A U.S. seizure of Iranian-made missiles headed to the Houthis in Yemen shows the Iranian regime continuing to sow violence and flout international rules.
“Guided missiles and improvised explosive devices are not the tools of diplomacy,” U.S. Special Representative for Iran Brian Hook told reporters February 20. “They are the weapons of war and they are what Iran brings to the table.”

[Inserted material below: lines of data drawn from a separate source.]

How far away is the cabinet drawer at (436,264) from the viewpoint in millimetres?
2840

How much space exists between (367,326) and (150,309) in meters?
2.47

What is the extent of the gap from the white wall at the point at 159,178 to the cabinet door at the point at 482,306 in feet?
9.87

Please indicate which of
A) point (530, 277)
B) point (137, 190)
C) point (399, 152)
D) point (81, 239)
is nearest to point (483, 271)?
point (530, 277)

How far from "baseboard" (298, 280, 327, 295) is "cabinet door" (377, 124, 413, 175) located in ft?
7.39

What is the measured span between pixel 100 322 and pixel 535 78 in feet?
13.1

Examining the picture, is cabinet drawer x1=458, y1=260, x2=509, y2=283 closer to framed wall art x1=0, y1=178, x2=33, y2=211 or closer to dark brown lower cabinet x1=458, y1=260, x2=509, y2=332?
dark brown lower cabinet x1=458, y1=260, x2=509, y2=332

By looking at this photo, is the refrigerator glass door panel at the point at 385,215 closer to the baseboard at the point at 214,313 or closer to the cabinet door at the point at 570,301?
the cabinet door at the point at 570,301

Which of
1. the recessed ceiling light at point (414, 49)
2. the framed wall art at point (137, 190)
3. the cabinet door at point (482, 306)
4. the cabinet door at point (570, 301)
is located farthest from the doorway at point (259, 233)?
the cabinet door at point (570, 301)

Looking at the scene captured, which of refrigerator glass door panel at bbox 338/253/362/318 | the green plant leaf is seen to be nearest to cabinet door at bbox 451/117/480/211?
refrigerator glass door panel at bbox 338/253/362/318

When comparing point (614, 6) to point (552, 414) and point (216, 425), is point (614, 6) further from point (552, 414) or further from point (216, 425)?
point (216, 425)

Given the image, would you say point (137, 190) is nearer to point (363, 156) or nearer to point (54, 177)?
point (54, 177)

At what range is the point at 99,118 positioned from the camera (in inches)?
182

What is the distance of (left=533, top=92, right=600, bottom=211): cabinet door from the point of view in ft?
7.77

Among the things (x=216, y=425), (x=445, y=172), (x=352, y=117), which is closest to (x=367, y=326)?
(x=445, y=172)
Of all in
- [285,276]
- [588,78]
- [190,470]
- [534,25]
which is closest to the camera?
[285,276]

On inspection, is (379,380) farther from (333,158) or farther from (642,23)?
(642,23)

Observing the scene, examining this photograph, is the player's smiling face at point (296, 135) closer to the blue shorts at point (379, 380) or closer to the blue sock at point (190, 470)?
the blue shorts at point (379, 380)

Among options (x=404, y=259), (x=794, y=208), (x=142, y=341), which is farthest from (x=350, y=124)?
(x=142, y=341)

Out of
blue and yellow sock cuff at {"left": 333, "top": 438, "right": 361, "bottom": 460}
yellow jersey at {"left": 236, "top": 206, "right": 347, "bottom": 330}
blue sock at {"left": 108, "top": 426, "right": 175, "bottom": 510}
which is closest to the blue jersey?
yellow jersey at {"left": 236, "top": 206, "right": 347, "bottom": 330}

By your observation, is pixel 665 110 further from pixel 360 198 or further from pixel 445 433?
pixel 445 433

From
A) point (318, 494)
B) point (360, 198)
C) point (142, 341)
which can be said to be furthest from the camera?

The U.S. Navy February 9 boarded a boat in the Arabian Sea and seized a large cache of weapons, including 150 anti-tank guided missiles and three surface-to-air missiles, as well as components for making waterborne explosives, U.S. officials say.
U.S. Secretary of State Michael R. Pompeo called the seizure “another example of the world’s largest state sponsor of terror the Islamic Republic of Iran continuing to defy the UN Security Council,” according to a February 14 tweet.

U.N. Security Council resolutions bar arming the Houthi rebels in Yemen and forbid Iran’s regime from buying and selling weapons. Pompeo has repeatedly urged the international community to extend the U.N. arms embargo against Iran, which expires in October.
The Iranian regime’s arming of foreign fighters comes as the country’s leaders continue to ignore the Iranian people’s calls to spend resources at home, while denying voters the opportunity to elect leaders of their choice in the parliamentary election.
The unelected Guardian Council has disqualified thousands of candidates who sought to run for office in the February 21 parliamentary elections.
“The Iranian people know that tomorrow’s election is political theater,” Hook said February 20 when he also announced that the Trump administration was sanctioning five senior regime officials who denied the Iranian people free and fair parliamentary elections. “It is a republic in name only when the government disqualifies half of the candidates running for office.”